A Citi Bike station in Fort Lee would give residents and commuters a quick bike ride to the NYC subway system, reducing car traffic on the GWB. This is a simple, proven solution already working across New York City and parts of New Jersey. Fort Lee is the obvious next expansion point.
New Jersey doesn't need to become the Netherlands. It needs to stop acting like safe bike infrastructure is experimental. The density, commuters, congestion, and short trips are already here. The missing piece is a connected protected network.
Two wealthy independent countries treat bikes, trains, and borders as one network.

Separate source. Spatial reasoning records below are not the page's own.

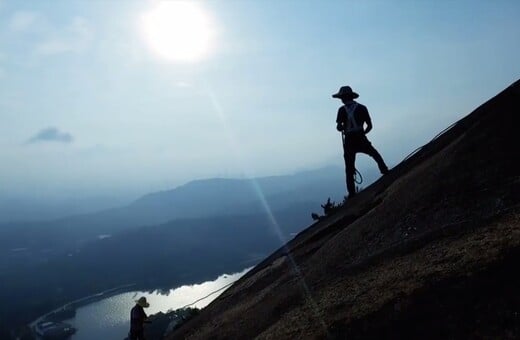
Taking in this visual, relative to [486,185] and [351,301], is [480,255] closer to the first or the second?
[351,301]

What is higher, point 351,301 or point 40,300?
point 40,300

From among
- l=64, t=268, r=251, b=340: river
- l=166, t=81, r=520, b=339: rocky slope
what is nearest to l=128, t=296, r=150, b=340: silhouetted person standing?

The result: 35,000 km of dedicated cycle paths in a country half the size of NJ. 22 million bikes for 17 million people. 350,000 more people cycle to work specifically because bike paths were built. 6 rail lines cross the Dutch-German border with hourly passenger service. A three-country train connects Germany, the Netherlands, and Belgium. EuroVelo links 40 countries across 56,000 km of cycling routes. You can cycle from Amsterdam to Berlin on marked, maintained paths. This is what regional connectivity looks like when governments take it seriously.
Same metro economy, same labor market, same language, one river. But fragmented agencies, unsafe bike approaches, disconnected transit, and no regional bike spine. NJ Transit and MTA run separate systems with separate tickets. Trains from both states terminate at Penn Station and don't connect. The Pascack Valley Line doesn't even reach NYC. To get from Bergen County to the Jersey Shore by transit, you connect at Port Authority Bus Terminal in Manhattan. You have to leave your state to travel within your state. New Jersey has close to zero dedicated cycling lane miles while NYC has 1,550.
Every protected mile NYC builds creates real transportation capacity. It moves people, reduces car trips, and makes streets safer for everyone. This is not European theory anymore. It is working across the river.
New Jersey has the same commuters, the same congestion, the same weather, and the same regional economy. What it doesn't have is the infrastructure. In NYC, protected lanes make ordinary riders possible. In New Jersey, the roads still select for the fearless.
Beyond our active campaigns, these are the systemic changes we need. We're building the case and the coalition for each one.
The HBLR was supposed to extend into Bergen County. That promise is over 15 years old. It's time to deliver. Light rail would transform commuting for hundreds of thousands of residents.
Dual-track the line, electrify it, and change the terminal from Hoboken to NYC. Hackensack to Manhattan should take 15 minutes. This line needs a 21st century upgrade.
Every NJ resident should be able to reach the Jersey Shore in 45 minutes or less by rail. 130 miles of coastline and the Garden State Parkway is a parking lot every summer weekend. Old rail corridors exist. Use them.
The Netherlands is half the size of NJ and you can cycle from any city to the coast. New Jersey has 130 miles of shoreline and virtually no way to reach it without a car. Connect the state with protected bike paths.
Right now, getting from Bergen County to South Jersey by transit requires connecting at Port Authority Bus Terminal in NYC. You have to leave your state to travel within it. NJ needs a real north-south transit corridor.
The station that's supposed to be NJ Transit's hub is a parking lot run by a private company charging over $50 a day. The parking should be run by NJ Transit with bicycle storage. Build a real transit hub.
Private jets land at Teterboro with zero benefit to the communities they fly over. A noise-based tax on private aviation, modeled on legislation already moving in New York and Europe, could fund cycling and transit projects.
In the Netherlands, children bike to school every day. It reduces healthcare costs, improves mental health, and builds independence. Our kids deserve the same. Connect every neighborhood with safe cycling paths.